**TO BE DONE:** Using the entries below, quote exactly the span of lines that begins with the line containing "Is the nearer" and ends with the final line.

[Begin RECORDS TO PROCESS]

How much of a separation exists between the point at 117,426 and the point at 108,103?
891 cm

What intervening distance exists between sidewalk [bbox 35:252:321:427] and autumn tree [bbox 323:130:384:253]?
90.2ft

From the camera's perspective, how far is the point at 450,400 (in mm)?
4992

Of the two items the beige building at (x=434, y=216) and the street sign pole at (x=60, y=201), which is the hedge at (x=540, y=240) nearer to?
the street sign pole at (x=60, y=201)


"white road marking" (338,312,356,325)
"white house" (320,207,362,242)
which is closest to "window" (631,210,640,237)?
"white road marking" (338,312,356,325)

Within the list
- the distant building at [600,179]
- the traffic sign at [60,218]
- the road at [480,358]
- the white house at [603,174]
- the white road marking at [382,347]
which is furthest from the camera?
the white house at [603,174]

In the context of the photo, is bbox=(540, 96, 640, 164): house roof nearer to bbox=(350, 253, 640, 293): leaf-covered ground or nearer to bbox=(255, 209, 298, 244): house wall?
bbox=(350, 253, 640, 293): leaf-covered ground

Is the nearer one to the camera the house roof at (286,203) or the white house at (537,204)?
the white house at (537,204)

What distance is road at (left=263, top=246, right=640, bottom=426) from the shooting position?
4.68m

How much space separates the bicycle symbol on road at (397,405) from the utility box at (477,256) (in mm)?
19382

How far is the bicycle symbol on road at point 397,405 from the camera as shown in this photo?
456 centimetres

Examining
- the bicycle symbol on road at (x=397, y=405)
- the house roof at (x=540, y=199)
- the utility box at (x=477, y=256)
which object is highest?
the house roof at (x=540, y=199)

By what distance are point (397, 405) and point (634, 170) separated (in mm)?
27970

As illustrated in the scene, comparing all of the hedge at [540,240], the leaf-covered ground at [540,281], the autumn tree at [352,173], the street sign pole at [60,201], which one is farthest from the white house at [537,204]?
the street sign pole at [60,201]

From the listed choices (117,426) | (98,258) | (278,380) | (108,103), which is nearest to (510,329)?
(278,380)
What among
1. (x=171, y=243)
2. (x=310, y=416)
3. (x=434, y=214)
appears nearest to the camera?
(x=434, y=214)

[End RECORDS TO PROCESS]

**RESPONSE TO THE TASK:**
Is the nearer one to the camera the house roof at (286,203) or the white house at (537,204)?
the white house at (537,204)

What distance is road at (left=263, top=246, right=640, bottom=426) from the shooting position?
4.68m

How much space separates the bicycle symbol on road at (397,405) from the utility box at (477,256) (in mm)?
19382

How far is the bicycle symbol on road at point 397,405 from the camera as shown in this photo?
456 centimetres

Examining
- the bicycle symbol on road at (x=397, y=405)
- the house roof at (x=540, y=199)
- the utility box at (x=477, y=256)
which object is highest?
the house roof at (x=540, y=199)

By what distance are point (397, 405) and point (634, 170) separated (in mm)?
27970

As illustrated in the scene, comparing all of the hedge at [540,240], the leaf-covered ground at [540,281], the autumn tree at [352,173], the street sign pole at [60,201], which one is farthest from the white house at [537,204]?
the street sign pole at [60,201]

From the listed choices (117,426) | (98,258) | (278,380) | (108,103), which is nearest to (510,329)?
(278,380)
What among
1. (x=171, y=243)
2. (x=310, y=416)
3. (x=434, y=214)
appears nearest to the camera?
(x=434, y=214)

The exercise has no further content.